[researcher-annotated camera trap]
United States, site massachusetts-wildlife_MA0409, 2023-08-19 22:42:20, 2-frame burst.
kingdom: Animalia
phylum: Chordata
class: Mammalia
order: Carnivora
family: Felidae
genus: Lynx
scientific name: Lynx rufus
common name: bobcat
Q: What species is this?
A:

—————

• [Action item]:
What is needed is an exact copy of the lines from the one containing "genus: Lynx" to the end of the data; please add nothing else.

• [Exercise answer]:
genus: Lynx
scientific name: Lynx rufus
common name: bobcat
Q: What species is this?
A:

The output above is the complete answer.